** WHAT YOU WILL DO **
Repeat each record below exactly as given.

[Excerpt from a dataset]

=======

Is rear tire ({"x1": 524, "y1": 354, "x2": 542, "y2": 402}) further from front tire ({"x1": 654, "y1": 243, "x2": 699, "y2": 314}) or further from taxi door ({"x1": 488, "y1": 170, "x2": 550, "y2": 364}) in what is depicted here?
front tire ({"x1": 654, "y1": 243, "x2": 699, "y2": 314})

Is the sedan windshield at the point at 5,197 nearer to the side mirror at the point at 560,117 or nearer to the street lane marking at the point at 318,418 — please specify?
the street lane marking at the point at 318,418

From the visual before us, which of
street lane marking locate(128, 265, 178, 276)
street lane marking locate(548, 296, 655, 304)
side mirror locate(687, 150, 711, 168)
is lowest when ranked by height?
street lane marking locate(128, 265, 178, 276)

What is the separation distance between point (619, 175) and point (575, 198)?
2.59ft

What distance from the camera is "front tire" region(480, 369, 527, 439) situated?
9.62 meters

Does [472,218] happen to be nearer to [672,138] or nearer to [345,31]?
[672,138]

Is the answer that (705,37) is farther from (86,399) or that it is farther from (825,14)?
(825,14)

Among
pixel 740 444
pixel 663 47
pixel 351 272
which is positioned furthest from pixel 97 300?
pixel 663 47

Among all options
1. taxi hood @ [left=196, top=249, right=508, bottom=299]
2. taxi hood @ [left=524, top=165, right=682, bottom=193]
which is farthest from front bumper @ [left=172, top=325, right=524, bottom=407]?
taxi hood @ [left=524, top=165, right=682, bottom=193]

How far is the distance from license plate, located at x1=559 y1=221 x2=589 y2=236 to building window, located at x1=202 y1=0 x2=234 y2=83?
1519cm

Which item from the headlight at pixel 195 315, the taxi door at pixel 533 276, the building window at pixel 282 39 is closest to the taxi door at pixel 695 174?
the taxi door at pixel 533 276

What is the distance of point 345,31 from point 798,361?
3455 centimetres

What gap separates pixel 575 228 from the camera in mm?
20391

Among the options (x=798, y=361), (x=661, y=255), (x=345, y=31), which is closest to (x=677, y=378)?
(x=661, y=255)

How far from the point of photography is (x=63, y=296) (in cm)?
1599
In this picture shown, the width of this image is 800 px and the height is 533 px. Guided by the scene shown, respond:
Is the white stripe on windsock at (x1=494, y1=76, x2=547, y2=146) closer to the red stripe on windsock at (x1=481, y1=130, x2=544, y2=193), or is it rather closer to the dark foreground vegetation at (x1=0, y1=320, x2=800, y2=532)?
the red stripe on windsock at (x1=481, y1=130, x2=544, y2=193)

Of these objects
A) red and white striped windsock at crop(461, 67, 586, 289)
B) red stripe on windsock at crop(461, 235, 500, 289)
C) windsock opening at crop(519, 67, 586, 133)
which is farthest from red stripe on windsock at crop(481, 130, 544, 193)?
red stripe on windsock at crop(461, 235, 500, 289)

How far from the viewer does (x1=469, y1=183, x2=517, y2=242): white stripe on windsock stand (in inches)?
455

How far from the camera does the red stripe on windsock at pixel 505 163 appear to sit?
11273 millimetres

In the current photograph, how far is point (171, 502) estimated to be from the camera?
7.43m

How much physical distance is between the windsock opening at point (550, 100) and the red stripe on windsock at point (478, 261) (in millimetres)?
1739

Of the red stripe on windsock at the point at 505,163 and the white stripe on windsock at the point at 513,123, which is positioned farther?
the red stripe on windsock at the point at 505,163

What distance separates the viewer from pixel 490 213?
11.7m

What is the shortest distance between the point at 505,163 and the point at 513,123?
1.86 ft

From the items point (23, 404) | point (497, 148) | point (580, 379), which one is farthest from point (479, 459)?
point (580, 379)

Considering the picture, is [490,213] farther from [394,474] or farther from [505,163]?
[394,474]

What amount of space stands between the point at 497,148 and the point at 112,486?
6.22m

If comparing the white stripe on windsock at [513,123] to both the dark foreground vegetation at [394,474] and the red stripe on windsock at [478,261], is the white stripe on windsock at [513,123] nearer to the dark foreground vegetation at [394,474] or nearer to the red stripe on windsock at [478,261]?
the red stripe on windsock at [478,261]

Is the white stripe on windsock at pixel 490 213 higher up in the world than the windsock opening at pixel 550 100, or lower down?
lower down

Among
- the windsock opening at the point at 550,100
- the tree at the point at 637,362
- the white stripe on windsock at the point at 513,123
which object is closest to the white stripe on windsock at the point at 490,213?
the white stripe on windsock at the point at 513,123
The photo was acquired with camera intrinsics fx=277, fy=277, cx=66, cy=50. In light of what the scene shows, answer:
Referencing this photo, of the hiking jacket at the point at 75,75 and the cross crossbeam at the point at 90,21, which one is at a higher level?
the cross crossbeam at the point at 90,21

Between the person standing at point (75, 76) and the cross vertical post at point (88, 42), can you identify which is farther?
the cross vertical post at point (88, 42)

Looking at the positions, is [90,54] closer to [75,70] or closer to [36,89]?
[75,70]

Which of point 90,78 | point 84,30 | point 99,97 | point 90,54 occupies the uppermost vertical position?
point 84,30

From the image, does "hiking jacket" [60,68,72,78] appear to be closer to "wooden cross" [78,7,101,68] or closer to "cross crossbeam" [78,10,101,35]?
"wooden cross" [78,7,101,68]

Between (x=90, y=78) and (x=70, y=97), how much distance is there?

=======

** EXERCISE SOLUTION **
Is rear tire ({"x1": 524, "y1": 354, "x2": 542, "y2": 402}) further from front tire ({"x1": 654, "y1": 243, "x2": 699, "y2": 314}) or further from taxi door ({"x1": 488, "y1": 170, "x2": 550, "y2": 364}) in what is depicted here?
front tire ({"x1": 654, "y1": 243, "x2": 699, "y2": 314})

Is the sedan windshield at the point at 5,197 nearer to the side mirror at the point at 560,117 or nearer to the street lane marking at the point at 318,418 — please specify?
the street lane marking at the point at 318,418

From the visual before us, which of
street lane marking locate(128, 265, 178, 276)
street lane marking locate(548, 296, 655, 304)
side mirror locate(687, 150, 711, 168)
is lowest when ranked by height?
street lane marking locate(128, 265, 178, 276)

What is the separation distance between point (619, 175) and point (575, 198)?
2.59ft

What distance from the camera is "front tire" region(480, 369, 527, 439) situated?
9.62 meters

Does [472,218] happen to be nearer to [672,138] or nearer to [345,31]?
[672,138]

Is the answer that (705,37) is farther from (86,399) or that it is farther from (825,14)?
(825,14)

Among
pixel 740 444
pixel 663 47
pixel 351 272
which is positioned furthest from pixel 97 300?
pixel 663 47

Among all options
1. taxi hood @ [left=196, top=249, right=508, bottom=299]
2. taxi hood @ [left=524, top=165, right=682, bottom=193]
which is farthest from front bumper @ [left=172, top=325, right=524, bottom=407]?
taxi hood @ [left=524, top=165, right=682, bottom=193]

How far is the distance from license plate, located at x1=559 y1=221 x2=589 y2=236 to building window, located at x1=202 y1=0 x2=234 y2=83?
1519cm

Which item from the headlight at pixel 195 315, the taxi door at pixel 533 276, the building window at pixel 282 39 is closest to the taxi door at pixel 695 174?
the taxi door at pixel 533 276

What is the distance of point 345,31 from point 798,361?
3455 centimetres

What gap separates pixel 575 228 from the camera in mm?
20391

Among the options (x=798, y=361), (x=661, y=255), (x=345, y=31), which is closest to (x=677, y=378)?
(x=661, y=255)

How far from the point of photography is (x=63, y=296) (in cm)?
1599
In this picture shown, the width of this image is 800 px and the height is 533 px. Guided by the scene shown, respond:
Is the white stripe on windsock at (x1=494, y1=76, x2=547, y2=146) closer to the red stripe on windsock at (x1=481, y1=130, x2=544, y2=193), or is it rather closer to the dark foreground vegetation at (x1=0, y1=320, x2=800, y2=532)?
the red stripe on windsock at (x1=481, y1=130, x2=544, y2=193)

Of these objects
A) red and white striped windsock at crop(461, 67, 586, 289)
B) red stripe on windsock at crop(461, 235, 500, 289)
C) windsock opening at crop(519, 67, 586, 133)
which is farthest from red stripe on windsock at crop(481, 130, 544, 193)?
red stripe on windsock at crop(461, 235, 500, 289)

How far from the viewer does (x1=469, y1=183, x2=517, y2=242): white stripe on windsock stand (in inches)?
455

How far from the camera does the red stripe on windsock at pixel 505 163 appear to sit?
11273 millimetres

In the current photograph, how far is point (171, 502) estimated to be from the camera?
7.43m

How much physical distance is between the windsock opening at point (550, 100) and the red stripe on windsock at point (478, 261) (in millimetres)?
1739

Of the red stripe on windsock at the point at 505,163 and the white stripe on windsock at the point at 513,123, which is positioned farther?
the red stripe on windsock at the point at 505,163

What distance separates the viewer from pixel 490 213?
11.7m

What is the shortest distance between the point at 505,163 and the point at 513,123?
1.86 ft

From the items point (23, 404) | point (497, 148) | point (580, 379), which one is farthest from point (479, 459)?
point (580, 379)

Considering the picture, is [490,213] farther from [394,474] or farther from [505,163]?
[394,474]

What amount of space stands between the point at 497,148 and the point at 112,486?
6.22m

If comparing the white stripe on windsock at [513,123] to both the dark foreground vegetation at [394,474] and the red stripe on windsock at [478,261], is the white stripe on windsock at [513,123] nearer to the dark foreground vegetation at [394,474] or nearer to the red stripe on windsock at [478,261]?
the red stripe on windsock at [478,261]

Is the white stripe on windsock at pixel 490 213 higher up in the world than the windsock opening at pixel 550 100, or lower down?
lower down

Among
- the windsock opening at the point at 550,100
- the tree at the point at 637,362
- the white stripe on windsock at the point at 513,123
which object is closest to the white stripe on windsock at the point at 490,213?
the white stripe on windsock at the point at 513,123
The photo was acquired with camera intrinsics fx=277, fy=277, cx=66, cy=50. In light of what the scene shows, answer:
Referencing this photo, of the hiking jacket at the point at 75,75 and the cross crossbeam at the point at 90,21, which one is at a higher level?
the cross crossbeam at the point at 90,21

Between the person standing at point (75, 76) and the cross vertical post at point (88, 42), can you identify which is farther?
the cross vertical post at point (88, 42)

Looking at the positions, is [90,54] closer to [75,70] or closer to [36,89]?
[75,70]

Which of point 90,78 | point 84,30 | point 99,97 | point 90,54 occupies the uppermost vertical position?
point 84,30

From the image, does "hiking jacket" [60,68,72,78] appear to be closer to "wooden cross" [78,7,101,68] or closer to "cross crossbeam" [78,10,101,35]?
"wooden cross" [78,7,101,68]

Between (x=90, y=78) and (x=70, y=97), how much distance is there?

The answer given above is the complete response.